昨日と同じように白い空間で操作練習の時間が与えられ、6タイトル時代に使っていたスキルの連携を試していると時間が来てALONESTに飛ばされる。
ここまでは昨日と同じだったが、ALONESTに飛んでからは少し違う。ログアウト前の操作を追体験してから再開される。これは戦闘中にログアウトを挟んだ場合に対応が難しくなるのを解消するための措置だ。
追体験中は当たり前だがその時の視線のままで違う場所を見ることはできない。それでも視界内で注視する場所は変えられるから意外と新しい発見があるかもしれない。だが、体は操り人形のように動かされているような感覚になる。今は移動中で大した会話もなくゴンドラから外の景色を眺めているだけだが肘が勝手に動いた。
城を出てからフィリアとは一言も話しておらず正直気まずい。昨日の時点で大分気まずかったが、こっちは1度ログアウトを挟み緊張感が解けているためこの空気に耐えられない。
どこか落ち着かずソワソワとしているとフィリアに話しかけられる。
「JOKER様、1つ気になっていたのですがどうして爺様と私に対してと母様に対してとでは喋り方が違うのですか?」
何を言われるかと身構えたがそんなことか。落ち着かない俺に気を遣ってくれたのだろう。
「戦闘中は取り繕う余裕がなく素が出てしまっただけです。途中で変えるのも違和感がありそのままになってしまいました。無礼ということでしたら以後、リア様の前でも気を付けます」
「逆です。私と爺様にも素の話し方で構いません」
「なら、ありがたくそうさせてもらう。それで修行の地ってどんなとこなんだ?」
フィリアからの提案に少し空気が緩む。その提案をしてくれて助かった。あの話し方を続けるのは結構負担だったが、そんなことに体力は使いたくない。
話し方を変えるのを試すのにありきたりな質問をする。
「そうですね。今向かっているのは私たち龍人が名を授かるための修行の地、龍の峡谷です。化物の巣窟で下へ行けば行くほど化物が強くなる所謂ダンジョンですね。3合に到達すると名を貰えるのでそこを目指す方が多いです」
「へぇ、名前を貰う前はなんて呼ばれるんだ?」
「種族名でもあるドラガです。私や姉様は生まれた翌日に峡谷へ投げ込まれそのまま3合に到達したのでドラガと呼ばれたことはありませんが」
それを聞いて獅子は我が子を千尋の谷に落とすというのを思い出した。実際、この戦闘狂国家だと同じ発想をしてそうだ。
「今だと何合目まで行けるんだ?」
「最近は立ち入ってないので分かりませんが最高到達は6合目です。姉様は10合、母様は1度入った際に化物を全滅させて立ち入り禁止になったと聞いています」
ある程度力関係を量るために聞いたが聞かない方が良かったかもしれない。間違いなくフィリアとリアの間の溝はこの力関係だ。何も気にしていないように冷静で落ち着いたような声音で話しているが何かにつけてリアとソーマを引き合いに出すのがその証拠だ。

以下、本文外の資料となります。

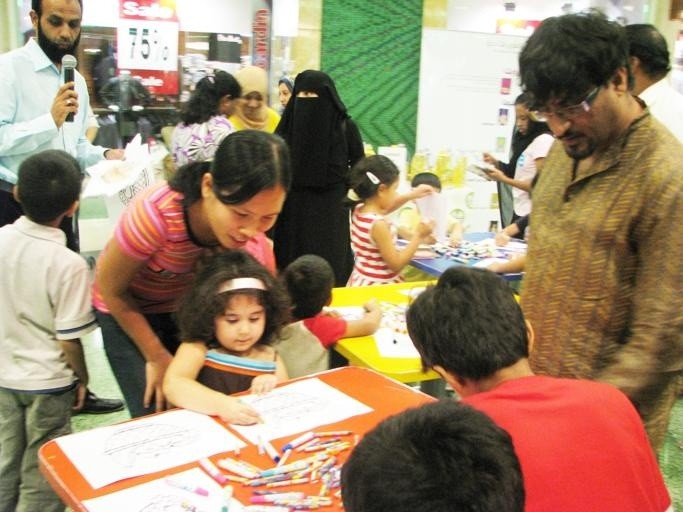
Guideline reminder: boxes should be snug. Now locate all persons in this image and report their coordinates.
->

なんというか、再び気まずくなり沈黙が訪れると思われたが幸いなことにゴンドラは目的地へ着いた。
「こちらです」
ゴンドラを降りてフィリアの広げる手の先を見ると、そこには1つの山に亀裂が入ったような何かの足跡にも見える峡谷があった。
高地から見ているためその全貌が見えるが、1つ1つの亀裂を境界に属性が分かれているように山肌の色が違う。それがオーロラのように揺らめいていて神秘的で、観光地と言われてもおかしくないほどに現実にあるなら見に行きたいほどに美しい。
思わず「おぉ~」と感嘆の声が漏れてしまう。するとフィリアは嬉しそうに笑う。
「綺麗ですよね。私もここから見えるこの景色が好きです。でも中に入ったらもっと凄いですよ。これだけ美しく強さも与えてくれる。成長して帰る時にはまた違って見えて一段と綺麗に見えますよ」
結局は強さに結びつくのかと内心で呆れ笑いをしながらも、身を乗り出しまるで自分のことのように自慢気に話すその様子からは本当に好きだという気持ちが伝わってくる。ソーマは知らないがリアはこういったことに興味なさそうだしジークもフィリアに合わせて適当なことを言う姿が思い浮かぶ。だからこうやって俺が興味を持ったことが尚更に嬉しかったのだろう。
「こっちに来てください」
そう手を引かれ小走りで峡谷の入り口に連れていかれる。
しかし、入り口まで来ると戦闘モードに入ったのか真剣な面持ちに変わる。
「ここから先は化物が出るので戦闘の準備をしてください」
フィリアの言うここから先には段差という明確な線引きがあり、そこから先は下り坂になっている。
「武器よ」
右手に死神の大鎌を呼び出して足を1歩踏み入れる。するとデバフがかかったように体が少し重くなる。ステータスを確認するとレベル1だが行動デバフがかかっていた。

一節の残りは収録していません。